On the 14th, Rio Innovation Week, the largest global event of technology and innovation, was occupied by more than 185 thousand people and used to discuss one of the topics with the greatest repercussion at the moment: artificial intelligence (AI) in fintechs. The interaction of renowned experts enabled the demystification of popular concepts, in addition to highlighting the importance of transparency in algorithms and data quality.
Myth 1: Data does not lie
One of the most widespread myths about AI is that “dados do not lie”. Although data is critical to train algorithms and make information-based decisions, it is crucial to understand that the quality of data and the context in which it is collected play a key role. The reality is that they can reflect existing biases in society, reproducing biases and inequalities.If there is no rigorous care in the selection and treatment of data, AI can perpetuate and even amplify these biases, resulting in discriminatory and unjust decisions.
For fintechs, which deal with sensitive financial information, the issue of data quality and fairness is even more critical. Customer trust is a valuable asset, and any sign of injustice or discrimination can undermine the credibility of the company. Therefore, it is essential to implement data governance practices that promote transparency, fairness and privacy, ensuring that AI is used to empower and protect consumers, rather than harm them.

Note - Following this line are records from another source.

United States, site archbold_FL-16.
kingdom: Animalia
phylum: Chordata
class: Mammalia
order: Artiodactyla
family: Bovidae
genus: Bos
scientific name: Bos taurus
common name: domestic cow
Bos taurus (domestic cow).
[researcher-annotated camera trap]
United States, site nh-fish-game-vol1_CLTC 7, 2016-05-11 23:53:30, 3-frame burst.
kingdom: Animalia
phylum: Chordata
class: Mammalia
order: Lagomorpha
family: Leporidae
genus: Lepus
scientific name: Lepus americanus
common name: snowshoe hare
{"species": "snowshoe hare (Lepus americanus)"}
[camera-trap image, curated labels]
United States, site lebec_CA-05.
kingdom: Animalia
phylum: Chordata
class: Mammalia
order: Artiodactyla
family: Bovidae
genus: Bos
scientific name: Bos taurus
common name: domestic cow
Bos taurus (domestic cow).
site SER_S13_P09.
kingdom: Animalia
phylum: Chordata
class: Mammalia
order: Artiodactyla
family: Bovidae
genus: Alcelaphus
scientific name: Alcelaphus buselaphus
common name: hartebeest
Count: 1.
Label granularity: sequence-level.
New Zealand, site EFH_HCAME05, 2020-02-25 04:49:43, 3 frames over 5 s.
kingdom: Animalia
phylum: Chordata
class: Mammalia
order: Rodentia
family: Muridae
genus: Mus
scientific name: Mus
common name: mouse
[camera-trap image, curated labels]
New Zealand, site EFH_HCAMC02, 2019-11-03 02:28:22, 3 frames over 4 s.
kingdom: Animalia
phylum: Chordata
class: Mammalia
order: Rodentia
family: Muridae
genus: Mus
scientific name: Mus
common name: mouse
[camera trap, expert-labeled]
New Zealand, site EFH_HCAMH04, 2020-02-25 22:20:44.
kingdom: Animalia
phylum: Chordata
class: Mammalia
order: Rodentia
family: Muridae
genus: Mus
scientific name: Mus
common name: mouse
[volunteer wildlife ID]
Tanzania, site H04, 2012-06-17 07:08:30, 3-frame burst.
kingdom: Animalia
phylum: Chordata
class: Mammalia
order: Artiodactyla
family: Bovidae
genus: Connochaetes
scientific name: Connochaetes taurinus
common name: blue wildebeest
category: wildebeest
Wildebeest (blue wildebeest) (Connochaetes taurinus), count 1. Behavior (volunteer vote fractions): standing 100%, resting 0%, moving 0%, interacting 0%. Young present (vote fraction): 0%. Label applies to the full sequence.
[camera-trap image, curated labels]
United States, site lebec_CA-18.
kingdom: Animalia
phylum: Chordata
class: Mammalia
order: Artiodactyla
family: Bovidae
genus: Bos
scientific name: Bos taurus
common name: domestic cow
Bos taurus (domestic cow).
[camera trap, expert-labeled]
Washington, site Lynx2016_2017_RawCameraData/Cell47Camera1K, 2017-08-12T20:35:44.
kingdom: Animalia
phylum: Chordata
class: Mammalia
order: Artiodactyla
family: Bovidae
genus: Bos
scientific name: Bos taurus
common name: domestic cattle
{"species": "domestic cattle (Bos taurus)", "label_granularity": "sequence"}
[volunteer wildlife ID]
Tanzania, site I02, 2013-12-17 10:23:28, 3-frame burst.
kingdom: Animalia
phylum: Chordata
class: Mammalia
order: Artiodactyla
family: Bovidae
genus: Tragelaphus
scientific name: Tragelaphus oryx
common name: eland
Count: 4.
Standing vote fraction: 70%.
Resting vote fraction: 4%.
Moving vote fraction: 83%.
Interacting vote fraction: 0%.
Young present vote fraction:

Myth 2: AI learns like a human
Another common myth about AI is that it learns and makes decisions in the same way as a human. Although this tool can simulate certain aspects of human thinking, it is critical to understand that it operates based on statistical and probabilistic patterns, without the ability to understand context or exercise ethical judgment. AI algorithms are trained to identify correlations in data and optimize a particular metric, such as the accuracy of a prediction or the efficiency of an automated system.
In the context of fintechs, this distinction is crucial to ensure that technology is used ethically and responsibly. While large-scale process automation and data analysis can bring significant benefits, it is essential to maintain human oversight in critical areas such as complex financial decision-making or customer service in sensitive situations.In addition, companies must adopt transparent approaches to explain AI decisions, providing users with insights into the reasoning process and the origin of recommendations.
The path to responsible innovation
As AI continues to transform the fintech landscape, it is critical that companies take a responsible innovation approach, prioritizing ethics, transparency, and equity
1. Data Governance: establish policies and procedures to ensure data quality, impartiality and privacy, including the identification and mitigation of algorithmic biases.
2. Explainability of AI: develop systems that can clearly and affordably explain AI decisions and predictions, enabling users to understand the reasoning behind recommendations.
3. Human Supervision: integrating human expertise into critical processes such as reviewing complex decisions, managing risks and customer service, ensuring accountability and empathy.
4. Stakeholder engagement: engaging customers, regulators, ethics experts and other stakeholders in the development and evaluation of AI solutions, incorporating different perspectives and concerns.
5. Education and Awareness: promoting digital literacy and understanding of AI among employees, customers and society at large, empowering people to ask critical questions and make informed decisions.
Artificial Intelligence has the potential to drive innovation, efficiency and inclusion in the financial sector, but its use must be guided by responsibility. By unraveling myths and recognizing the limitations of the resource, fintechs can set a new standard of excellence, building solutions that inspire trust, promote equity and empower consumers.